El Dr. Taro Shimizu, astrónomo del MPE y miembro del consorcio, dijo: «Esto abre el instrumento a observaciones de objetos en el universo distante primitivo, menos de unos cientos de millones de años después del Big Bang».

La serie de mejoras lleva en marcha varios años e incluye una tecnología de óptica adaptativa revisada —un sistema para corregir la distorsión causada por la atmósfera terrestre— con sensores avanzados de última generación y espejos deformables.

Hasta ahora, en el VLTI, las correcciones de óptica adaptativa se realizaban apuntando a estrellas de referencia brillantes que debían estar cerca del objetivo, lo que limitaba el número de objetos que podíamos observar. Con la instalación de un láser en cada telescopio, se crea una estrella artificial brillante a 90 km sobre la superficie terrestre, lo que permite corregir la distorsión atmosférica en cualquier punto del cielo. Esto abre todo el cielo austral al VLTI y mejora drásticamente su capacidad de observación.

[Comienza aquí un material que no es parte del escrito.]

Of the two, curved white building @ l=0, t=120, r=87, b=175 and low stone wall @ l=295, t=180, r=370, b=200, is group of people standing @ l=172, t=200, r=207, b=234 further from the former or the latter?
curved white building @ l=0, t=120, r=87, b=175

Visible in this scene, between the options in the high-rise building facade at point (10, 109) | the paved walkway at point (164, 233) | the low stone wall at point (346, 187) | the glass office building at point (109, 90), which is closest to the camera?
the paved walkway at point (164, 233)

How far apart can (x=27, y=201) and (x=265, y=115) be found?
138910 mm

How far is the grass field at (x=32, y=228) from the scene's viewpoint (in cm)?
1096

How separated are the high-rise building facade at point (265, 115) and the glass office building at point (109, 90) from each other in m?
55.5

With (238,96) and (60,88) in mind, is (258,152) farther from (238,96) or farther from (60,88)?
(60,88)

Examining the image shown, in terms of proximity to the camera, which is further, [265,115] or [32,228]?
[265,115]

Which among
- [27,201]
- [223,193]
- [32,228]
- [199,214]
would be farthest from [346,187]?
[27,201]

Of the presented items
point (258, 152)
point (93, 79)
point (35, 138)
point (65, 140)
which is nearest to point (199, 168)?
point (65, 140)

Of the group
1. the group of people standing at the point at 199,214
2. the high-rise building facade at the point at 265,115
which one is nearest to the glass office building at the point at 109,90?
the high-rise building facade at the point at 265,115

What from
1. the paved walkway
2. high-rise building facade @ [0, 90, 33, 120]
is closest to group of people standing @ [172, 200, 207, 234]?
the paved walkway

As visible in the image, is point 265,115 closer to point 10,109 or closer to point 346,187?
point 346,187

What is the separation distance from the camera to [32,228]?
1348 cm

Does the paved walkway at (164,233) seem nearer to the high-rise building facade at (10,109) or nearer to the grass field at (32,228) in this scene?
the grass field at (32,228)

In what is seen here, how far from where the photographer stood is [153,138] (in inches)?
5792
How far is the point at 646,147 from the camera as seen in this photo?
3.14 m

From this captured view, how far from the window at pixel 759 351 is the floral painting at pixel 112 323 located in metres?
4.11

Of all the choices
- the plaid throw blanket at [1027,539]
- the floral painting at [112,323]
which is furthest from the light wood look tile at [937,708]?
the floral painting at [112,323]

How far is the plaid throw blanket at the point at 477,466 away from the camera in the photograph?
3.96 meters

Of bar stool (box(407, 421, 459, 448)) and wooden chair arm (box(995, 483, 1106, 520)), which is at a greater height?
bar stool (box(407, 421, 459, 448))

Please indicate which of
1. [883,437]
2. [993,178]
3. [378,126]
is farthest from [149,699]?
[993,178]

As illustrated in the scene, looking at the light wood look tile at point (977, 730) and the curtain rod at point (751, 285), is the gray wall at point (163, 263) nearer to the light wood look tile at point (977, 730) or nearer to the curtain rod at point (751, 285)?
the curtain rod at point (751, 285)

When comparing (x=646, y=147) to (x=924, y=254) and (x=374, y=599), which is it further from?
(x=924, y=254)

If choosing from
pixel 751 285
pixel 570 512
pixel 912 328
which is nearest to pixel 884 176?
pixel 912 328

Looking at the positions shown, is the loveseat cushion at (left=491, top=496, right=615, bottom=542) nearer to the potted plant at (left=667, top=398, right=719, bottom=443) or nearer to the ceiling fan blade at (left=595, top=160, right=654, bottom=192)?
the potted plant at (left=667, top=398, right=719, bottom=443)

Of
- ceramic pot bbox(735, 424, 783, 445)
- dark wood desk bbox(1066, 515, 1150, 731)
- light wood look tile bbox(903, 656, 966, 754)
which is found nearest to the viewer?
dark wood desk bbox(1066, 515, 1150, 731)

Con la incorporación de estos láseres, los astrónomos podrán estudiar galaxias activas distantes y medir directamente la masa de los agujeros negros supermasivos que las alimentan, así como observar estrellas jóvenes y los discos de formación planetaria a su alrededor.

El experimento GRAVITY ha logrado avances significativos en astrofísica durante la última década. Comprobó con éxito la Teoría de la Relatividad General de Einstein (mediante la medición del corrimiento al rojo gravitacional), lo que le valió al profesor Reinhard Genzel, del MPE, y a la profesora Andrea Ghez, de la Universidad de California, el Premio Nobel de Física en 2020. El Dr. García López, de la UCD, es coautor del artículo de 2018 titulado «Detección del corrimiento al rojo gravitacional en la órbita de la estrella S2 cerca del agujero negro supermasivo del centro galáctico», publicado en Astronomy & Astrophysics.

Además, los astrónomos también utilizaron GRAVITY para hallar la primera evidencia observacional de acreción magnetosférica, el proceso mediante el cual la materia se incorpora a las estrellas recién nacidas. Los resultados se publicaron en 2020 en Nature, con el título «Una medida del tamaño de la región de acreción magnetosférica en TW Hydrae», siendo el Dr. García López el primer autor.

A través del Dr. García López, la UCD participa en la mejora del espectrógrafo GRAVITY, encargándose de la actualización de la resolución espectral. En colaboración con la Universidad Nacional Autónoma de México (UNAM), han diseñado un prisma de rejilla holográfica para su instalación en el espectrógrafo y también son responsables de las pruebas e instalación en el VTLI.